The integral(anti-derivative) is ln x.

I'm pretty darn confident that's what it is. I'd prove it, but I'm not in the mood to spend time on here, and last time I tried Latex it didn't work.

y = ln x

dy/dx = 1/x
mathwonk
Sep22-04, 09:19 PM
if you are so concerned about your time why are you wasting ours?
Tide
Sep23-04, 12:45 AM
I'm sure it does.

The integral(anti-derivative) is ln x.

I'm pretty darn confident that's what it is. I'd prove it, but I'm not in the mood to spend time on here, and last time I tried Latex it didn't work.

y = ln x

dy/dx = 1/x

Yes, but what is the value of ln(x) when x = 0? Even if you try to avoid that limit of integration your answer will diverge as you move your endpoint closer to x = 0.
matt grime
Sep23-04, 04:46 AM
the integral, as an improper riemann integral (limit h to zero of int from h to 2) does not exist, Jason. The function has an antiderivative, and that can be used to prove this fact.
JasonRox
Sep23-04, 02:17 PM
if you are so concerned about your time why are you wasting ours?

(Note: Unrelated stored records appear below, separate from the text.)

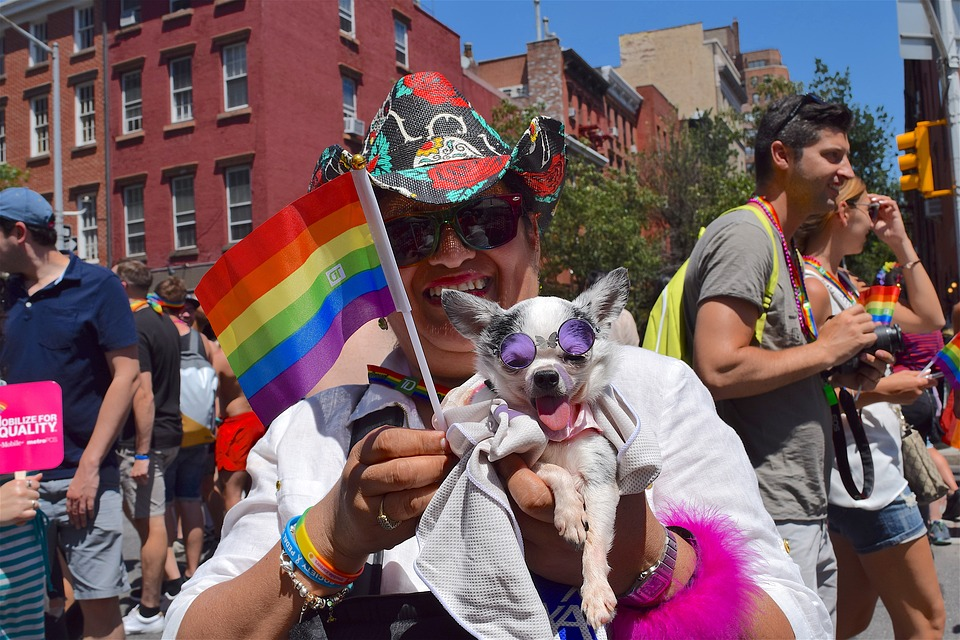 person at Pride parade in NYC holding small dog and small rainbow flag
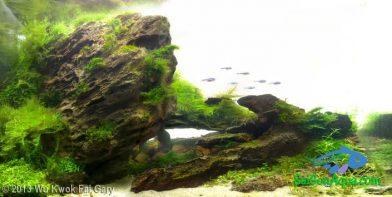 Entry #469 40L Aquatic Garden Day Spring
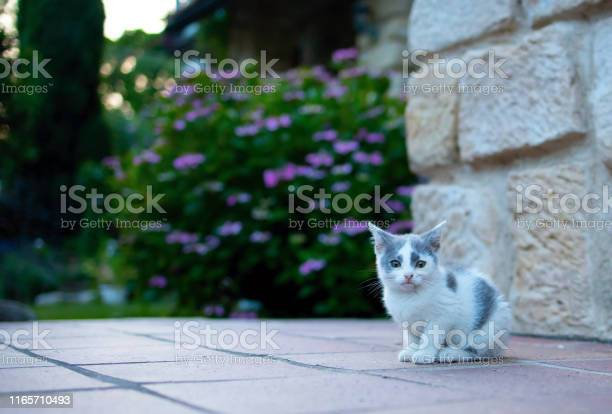 Small white kitty picture id1165710493?b=1&k=6&m=1165710493&s=612x612&h=7kcxxtkzvsbtnugtjot7a2jendiu7fcrkxctdkd75go=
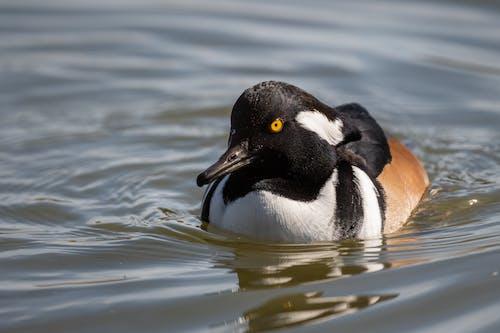 Single wild wet waterbird in pond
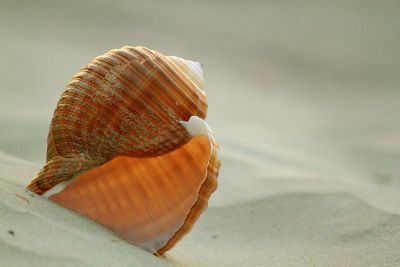 empty shell in the sand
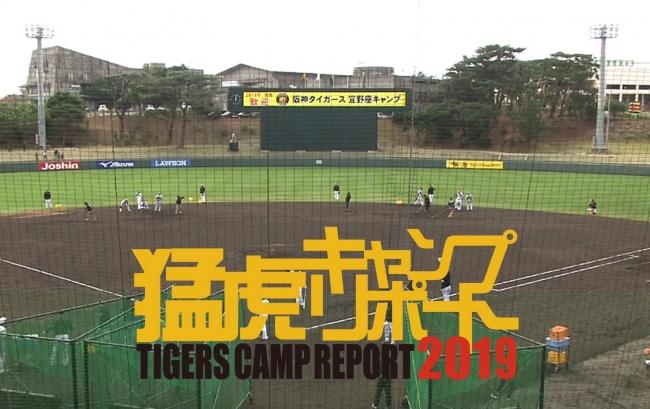 タイガース キャンプ 2021 阪神
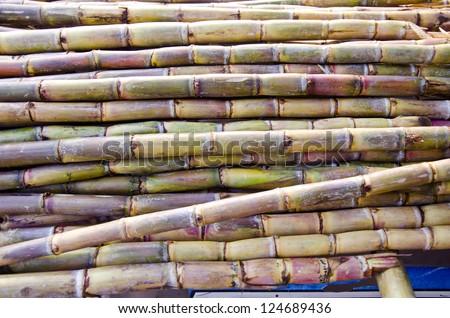 fresh sugarcane in Delhi bazaar, India background - stock photo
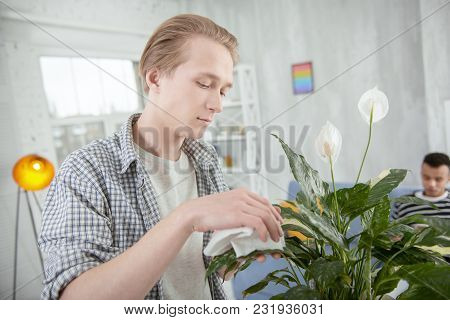 My Precious. Handsome Pretty Young Man Taking Care Of Plant While Touching It And Staring Down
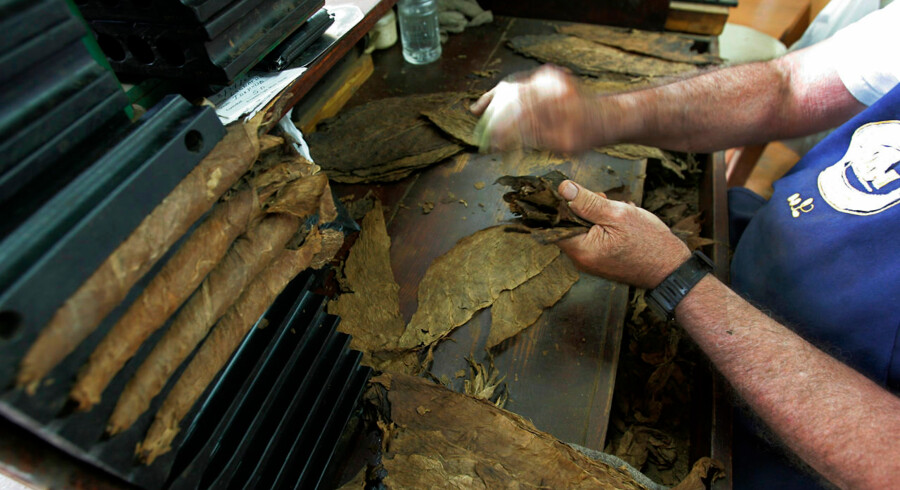 "Leo Pedraza bunches tobacco leaves together before starting to roll a cigar at the El Credito Cigar Factory in the Little Havana district of Miami 23 August 2006. The factory, located in Calle Ocho street for some 35 years, produces some 1, 400 hand rolled tobaccos daily. The workers clean the leaves, roll and pack the cigars, and are paid anywhere from 46 cents to 72 cents per unit. A ""roller"" will produce about 150 cigars a day. Cuban-born Leo worked as a roller in Cuba for 38 years before comming to the US. He has been rolling cigars since his arrival here 11 years ago. AFP PHOTO/Roberto Schmidt"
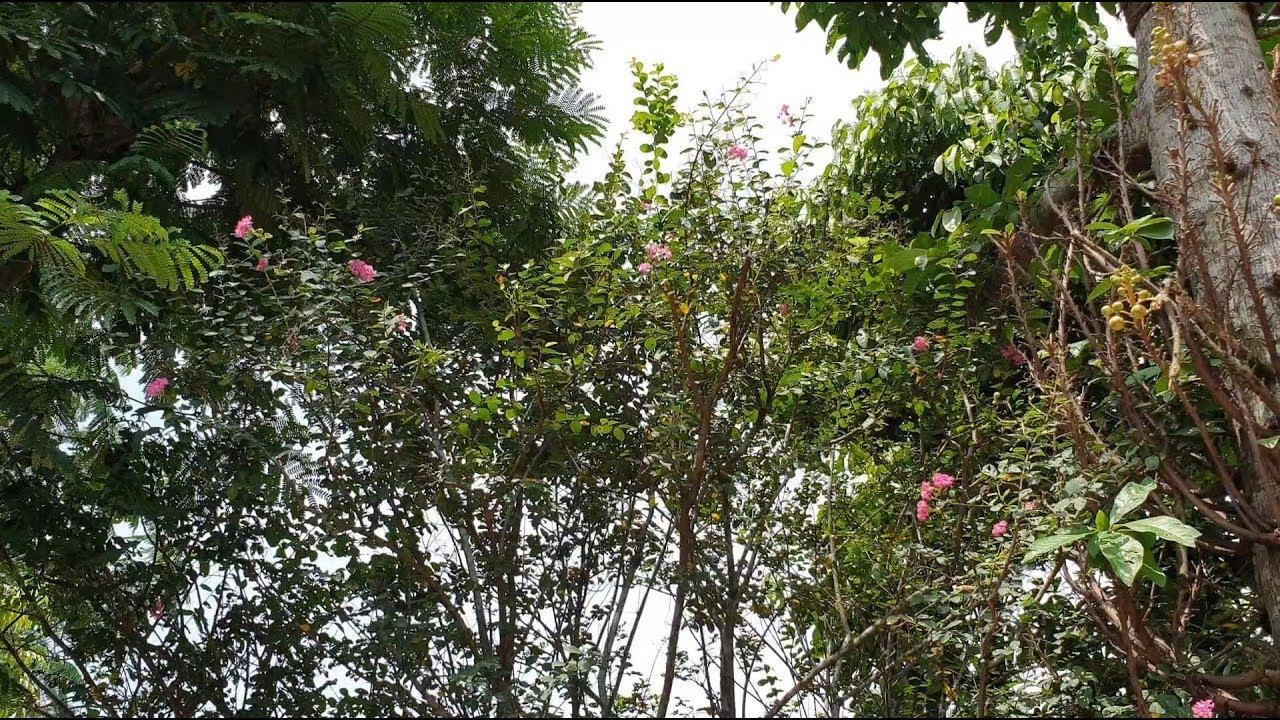Mẫu Sân Vườn Sẽ Đẹp Hơn Khi Trong Vườn Có Cây Tường Vi Loại Cây Tượng Trưng Cho Tình Yêu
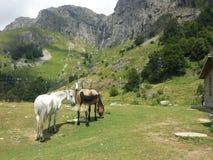 Aventura en la montaña Fotografía de archivo libre de regalías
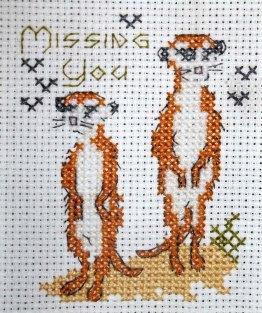Meerkats 'Missing You'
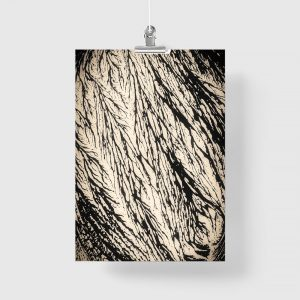 abstrakcja przyrodnicza na plakacie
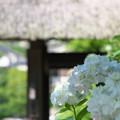 東慶寺を後に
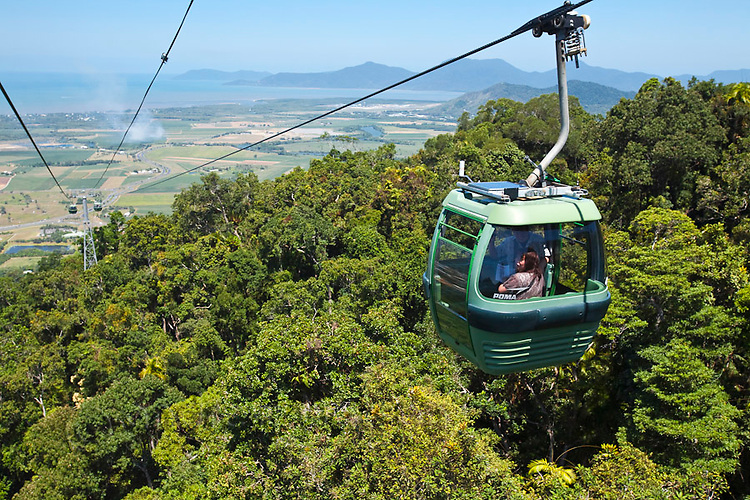 Skyrail Rainforest Cableway.  Cairns, Queensland, Australia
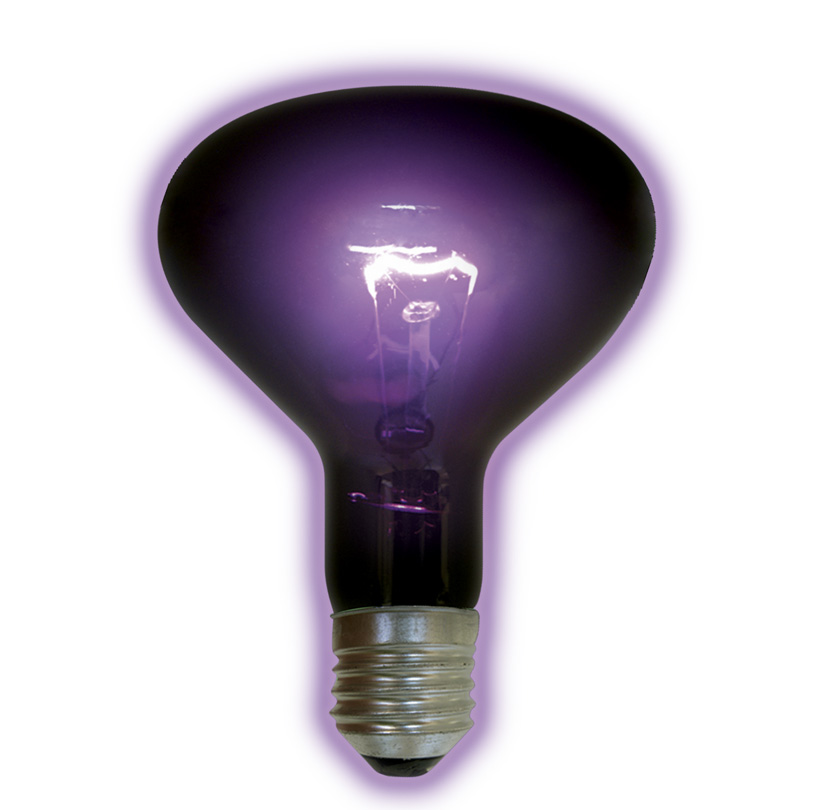100 Watt Blacklight Bulb - BL100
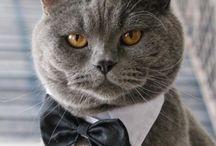 Curious Cats / Cats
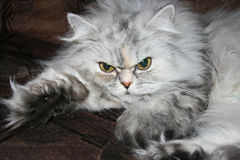 Grey persian cat Royalty Free Stock Photos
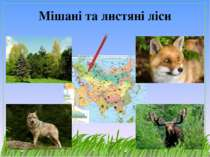 Мішані та листяні ліси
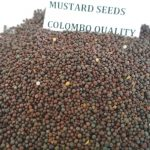 MUSTARD COLOMBO QUALITY (1)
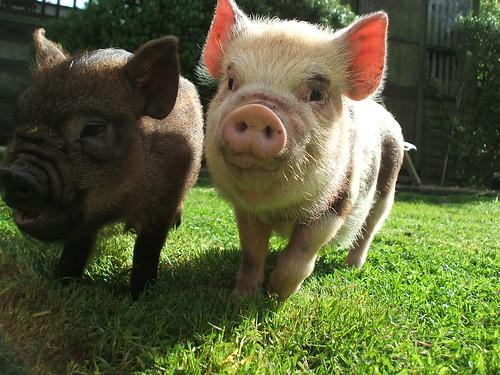 Benstickley님이 촬영한 vanessa and wilbur - pigs.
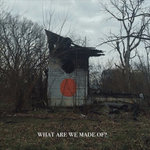 "Mellow out to new Shigeto called ""What Are We Made Of?"""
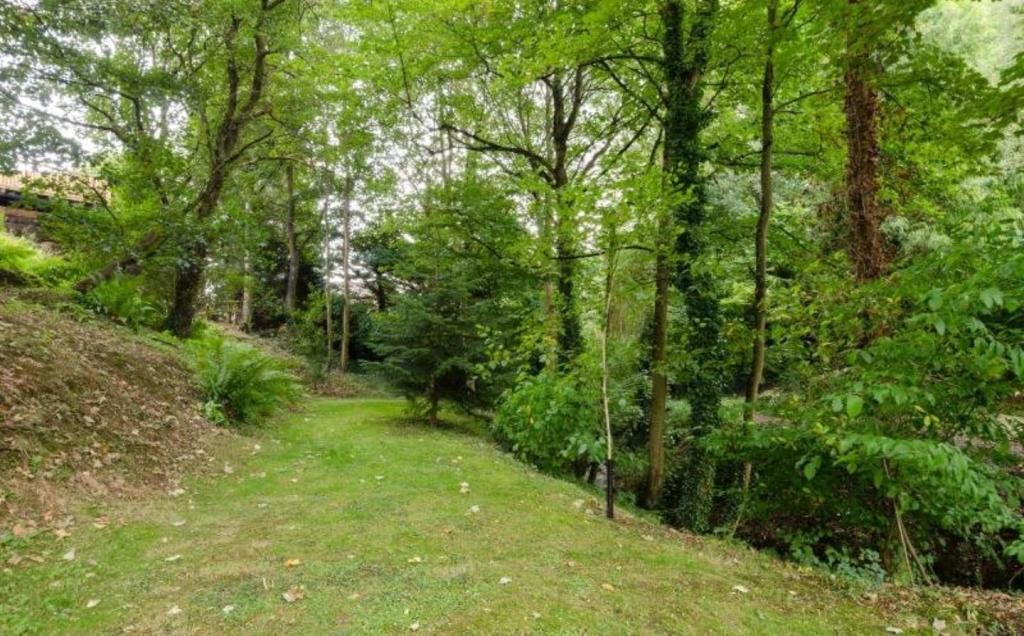 Garden and Woodland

Relative to me, your time is going slow, so you might as well take advantage of it. :biggrin:

Kidding.

Sorry, I was getting ready to go to bed, and Latex in fact didn't work last time.

Should of checked my answer, and yes it is wrong.
metacristi
Sep25-04, 03:02 AM
I am performing the numerical integration of finding the area of 1/x dx from 0 to 2... using Simpson's rule of n = 6. What will I do in this problem like this since 0 to be evaluated in the f(x) = 1/x is undefined?

You can still use Simpson method,though the integral is improper,by taking the limits of the integral as being from 'a' to 2 (where 'a' tends to 0).Finally take the limit for a->0 from the expression in 'a' obtained after applying Simpson's method.The results is ∞,the integral diverges.